'''
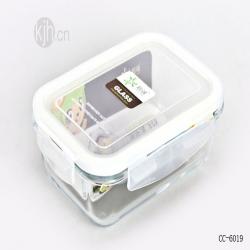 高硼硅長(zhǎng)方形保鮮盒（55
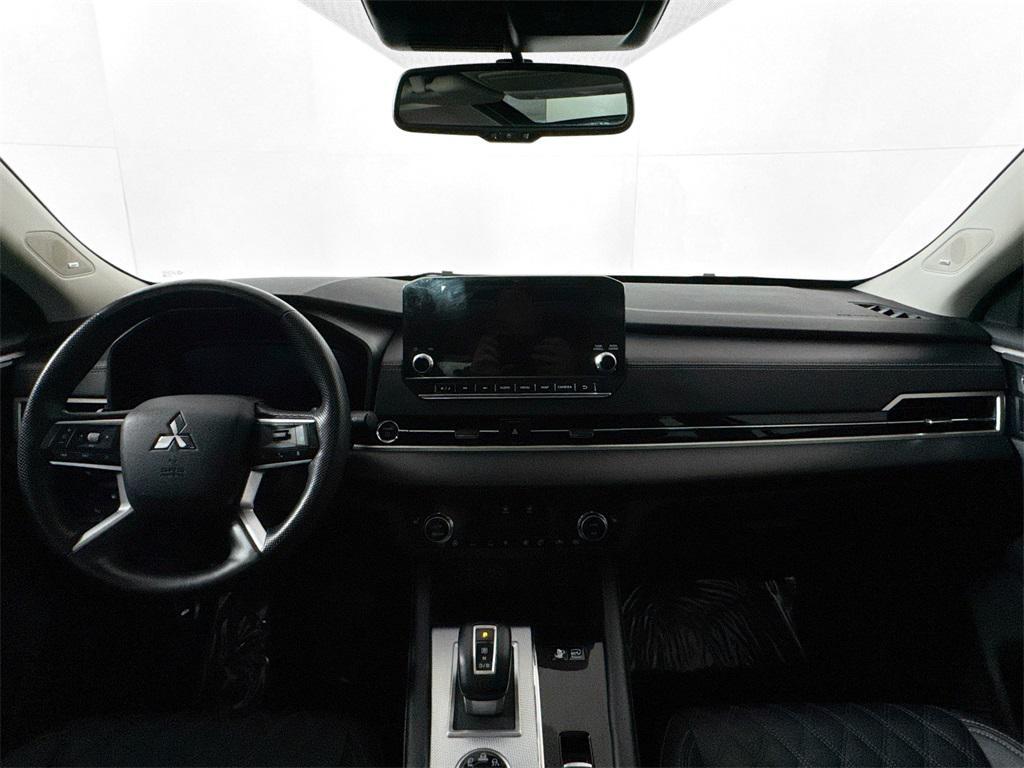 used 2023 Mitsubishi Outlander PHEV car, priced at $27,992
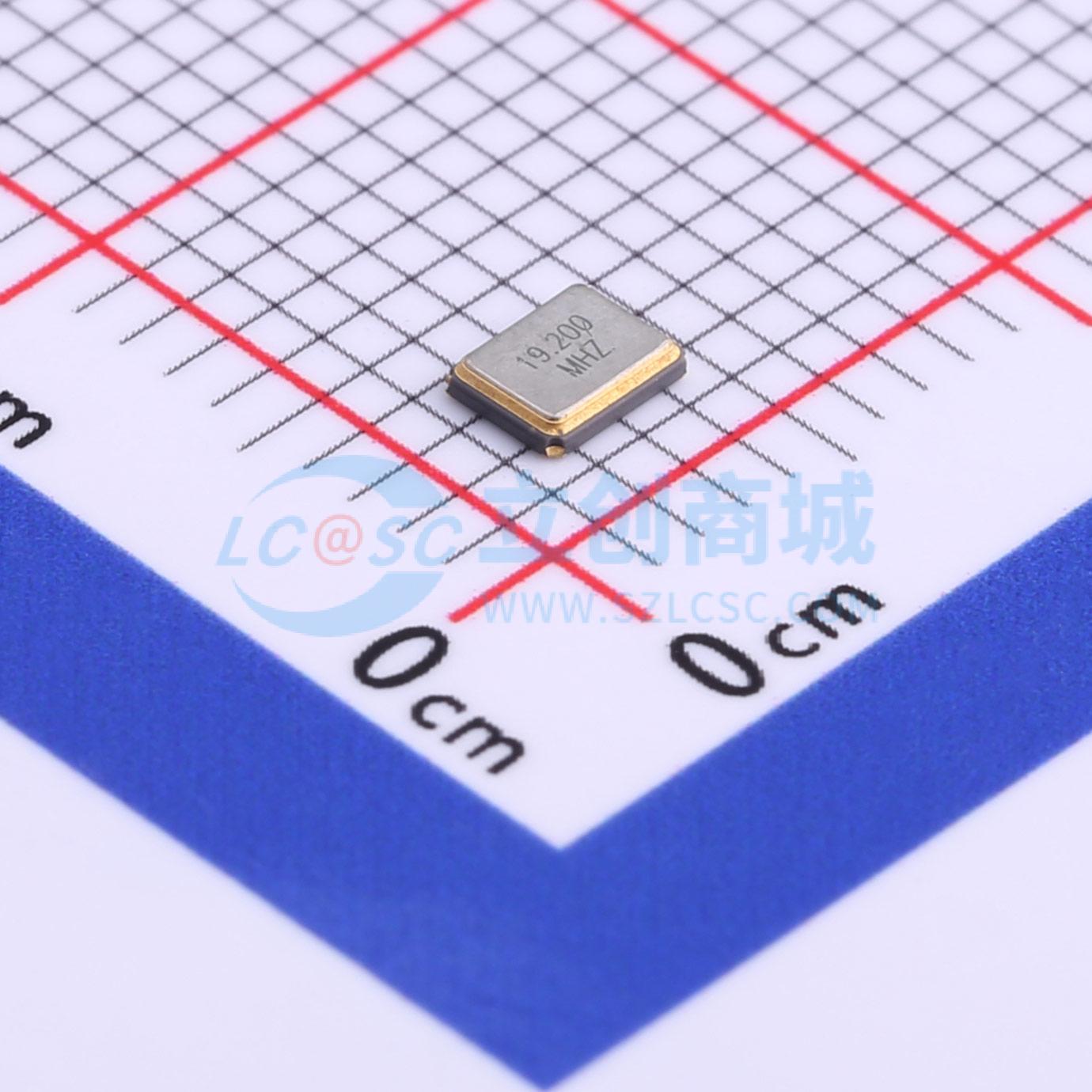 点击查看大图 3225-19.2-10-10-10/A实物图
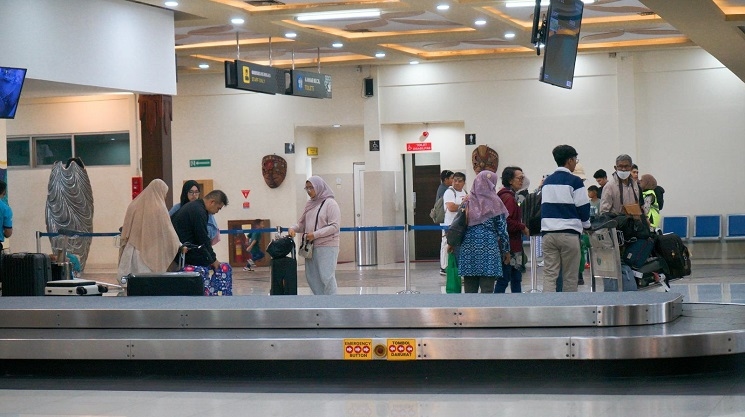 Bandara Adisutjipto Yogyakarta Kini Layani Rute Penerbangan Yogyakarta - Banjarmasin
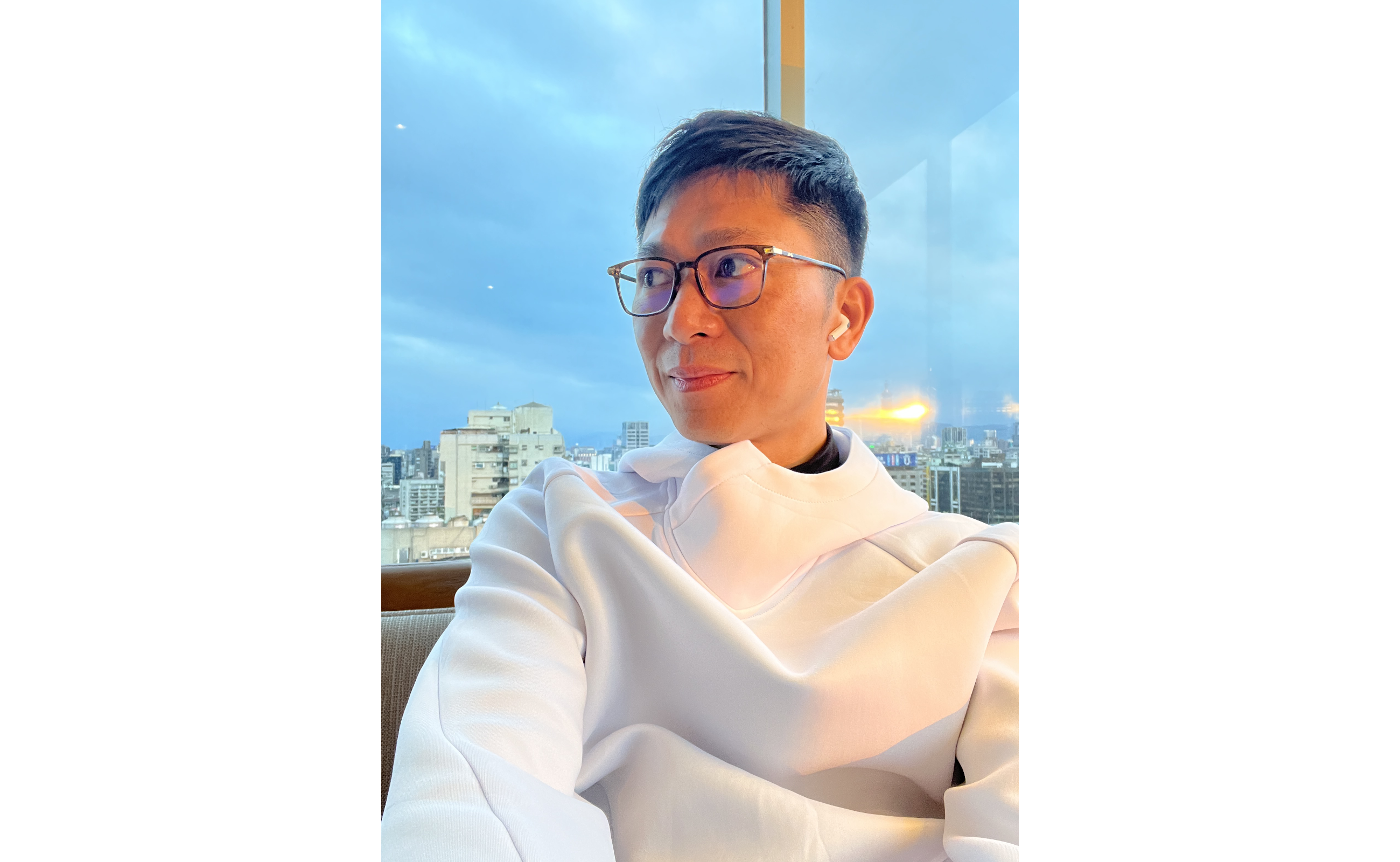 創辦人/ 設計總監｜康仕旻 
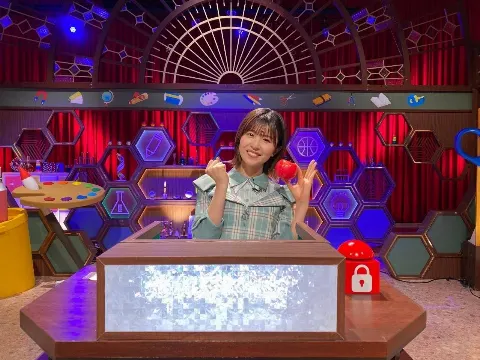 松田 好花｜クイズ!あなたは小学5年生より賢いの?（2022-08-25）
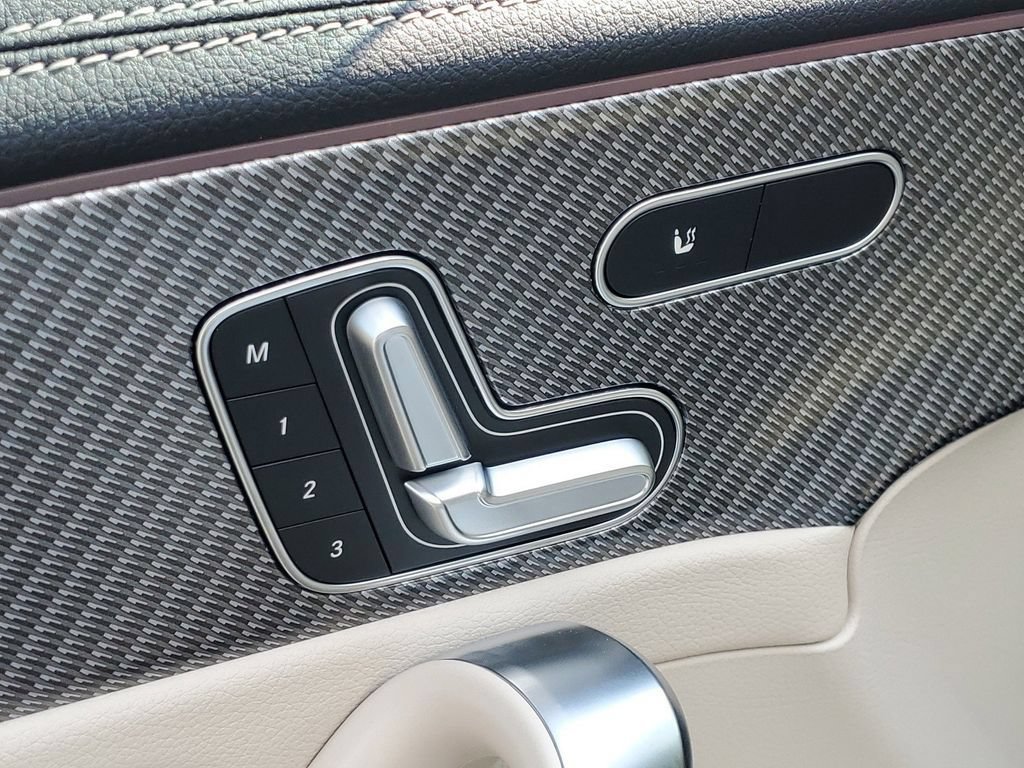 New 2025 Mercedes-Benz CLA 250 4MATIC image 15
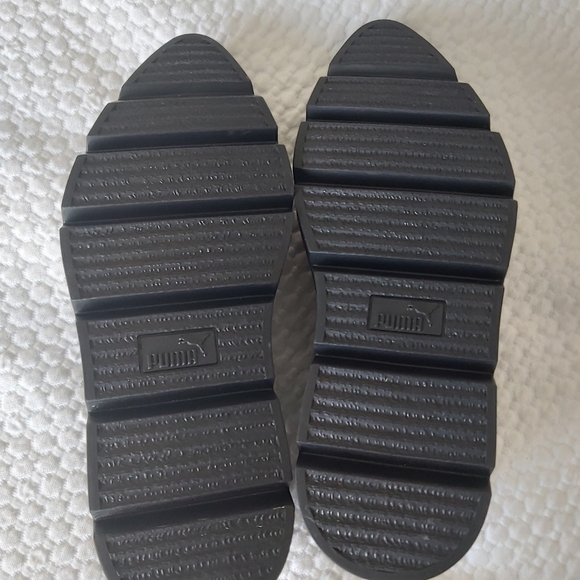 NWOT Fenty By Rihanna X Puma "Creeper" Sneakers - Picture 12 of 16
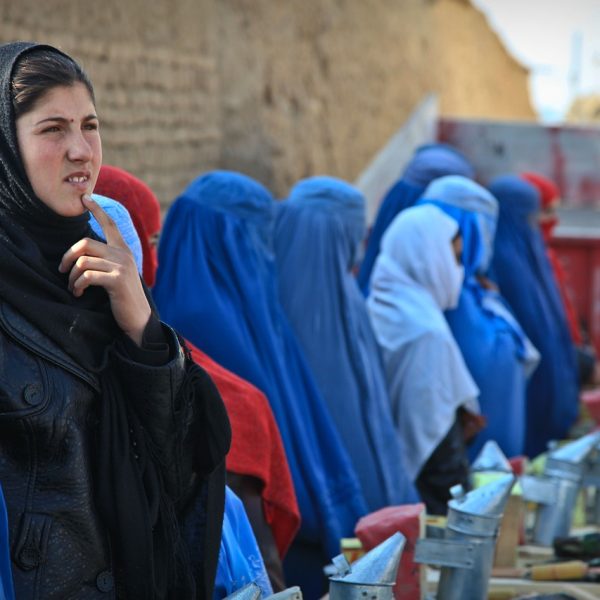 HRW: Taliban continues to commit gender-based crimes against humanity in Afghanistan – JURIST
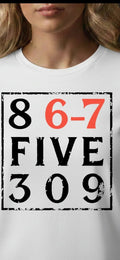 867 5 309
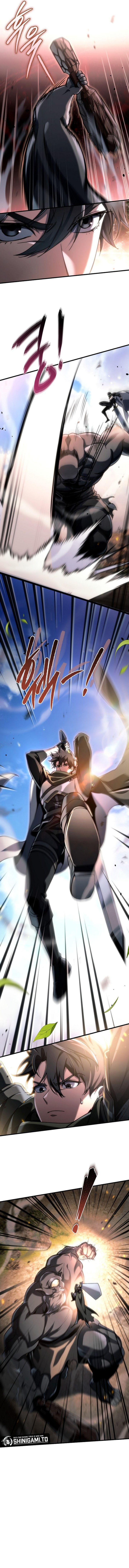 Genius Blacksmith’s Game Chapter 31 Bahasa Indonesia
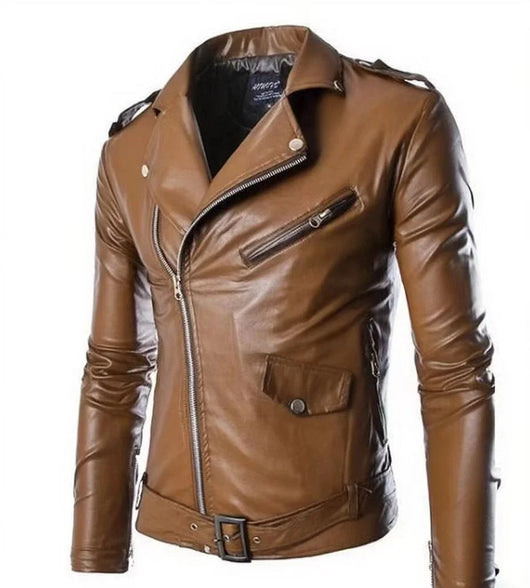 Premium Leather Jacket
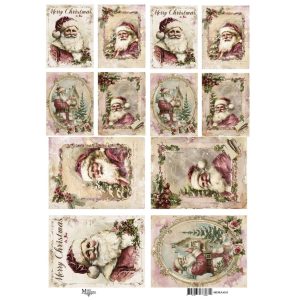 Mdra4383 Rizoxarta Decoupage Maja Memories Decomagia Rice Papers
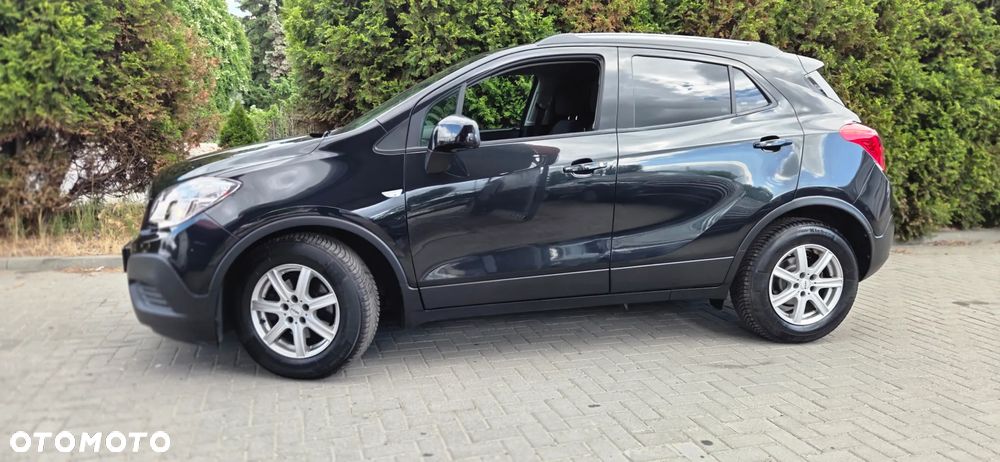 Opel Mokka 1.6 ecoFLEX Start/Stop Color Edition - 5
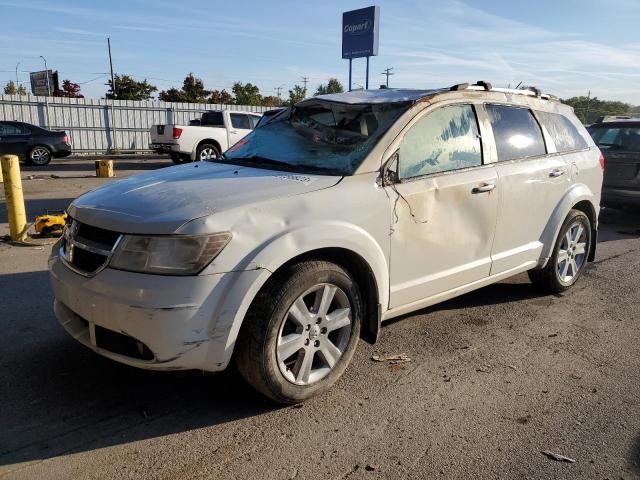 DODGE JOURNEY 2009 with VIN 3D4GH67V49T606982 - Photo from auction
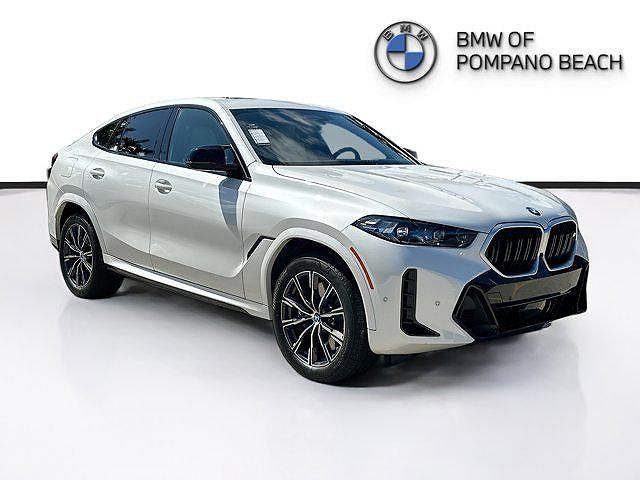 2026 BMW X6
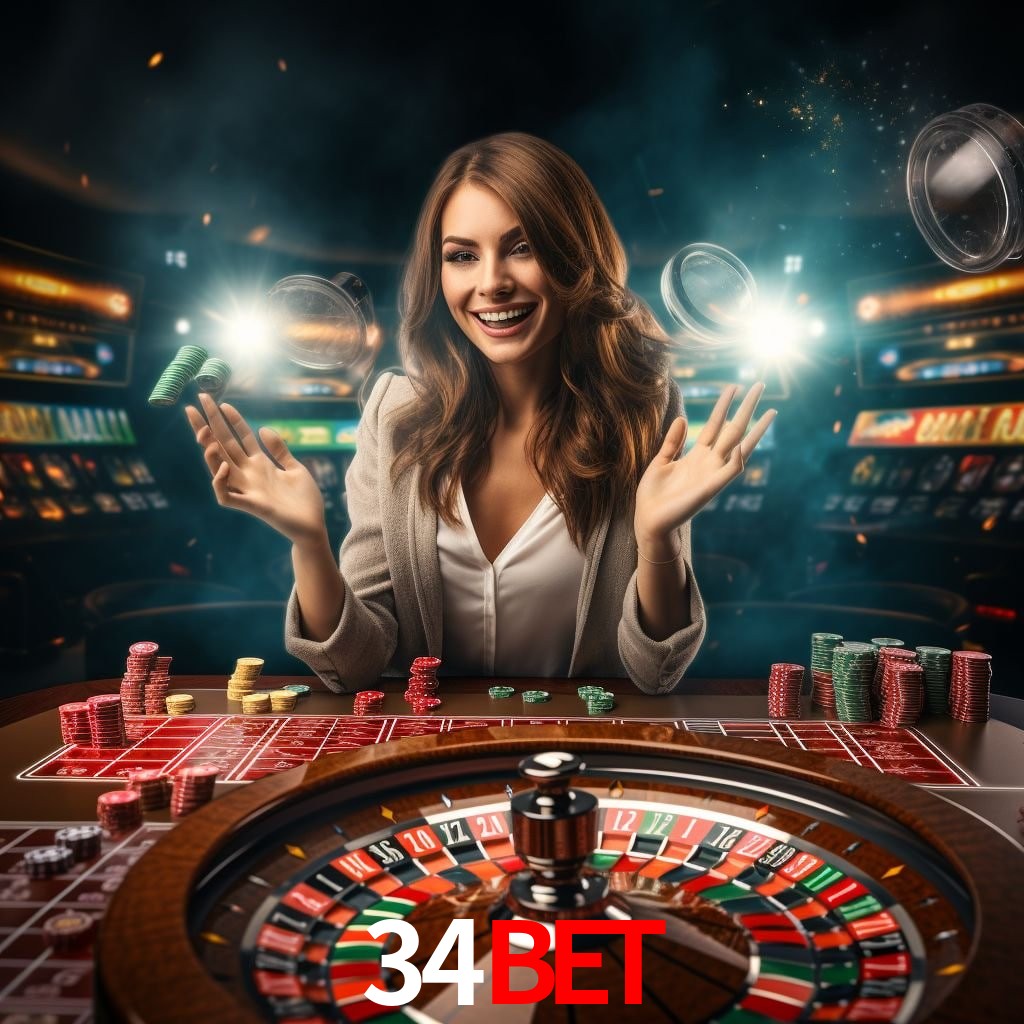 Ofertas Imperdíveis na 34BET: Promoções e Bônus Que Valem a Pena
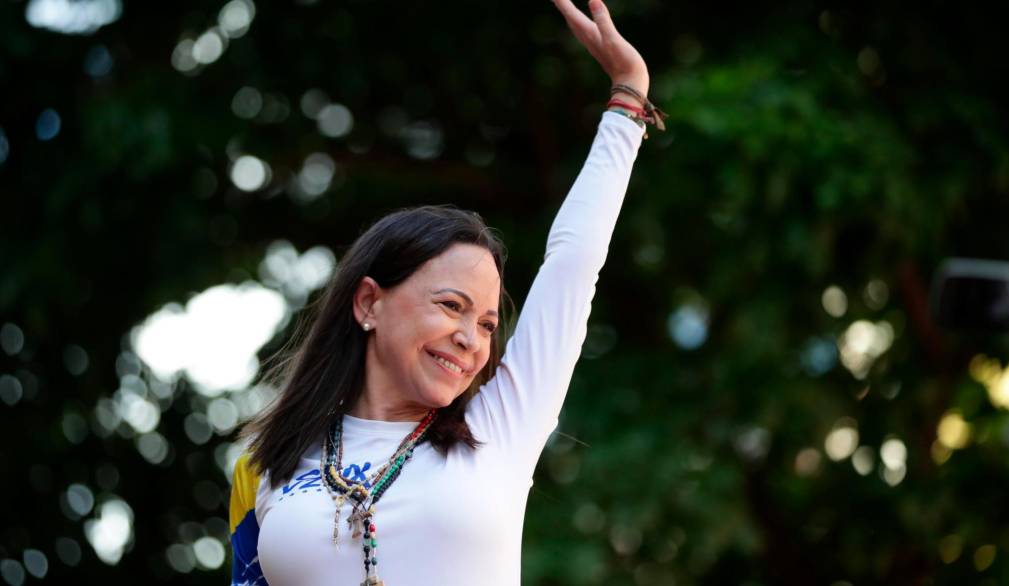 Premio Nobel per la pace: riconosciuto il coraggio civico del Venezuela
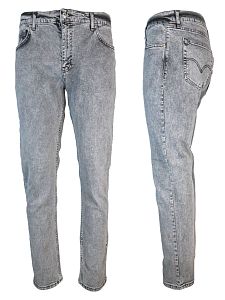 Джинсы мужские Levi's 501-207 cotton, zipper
'''
TASK TO COMPLETE:
Only the lines from the line containing "松田 好花｜クイズ!あなたは小学5年生より賢いの?（2022-08-25）" through the end of the material should be retyped, exactly and in full, with no pictures.

FINISHED TASK:
 松田 好花｜クイズ!あなたは小学5年生より賢いの?（2022-08-25）
 New 2025 Mercedes-Benz CLA 250 4MATIC image 15
 NWOT Fenty By Rihanna X Puma "Creeper" Sneakers - Picture 12 of 16
 HRW: Taliban continues to commit gender-based crimes against humanity in Afghanistan – JURIST
 867 5 309
 Genius Blacksmith’s Game Chapter 31 Bahasa Indonesia
 Premium Leather Jacket
 Mdra4383 Rizoxarta Decoupage Maja Memories Decomagia Rice Papers
 Opel Mokka 1.6 ecoFLEX Start/Stop Color Edition - 5
 DODGE JOURNEY 2009 with VIN 3D4GH67V49T606982 - Photo from auction
 2026 BMW X6
 Ofertas Imperdíveis na 34BET: Promoções e Bônus Que Valem a Pena
 Premio Nobel per la pace: riconosciuto il coraggio civico del Venezuela
 Джинсы мужские Levi's 501-207 cotton, zipper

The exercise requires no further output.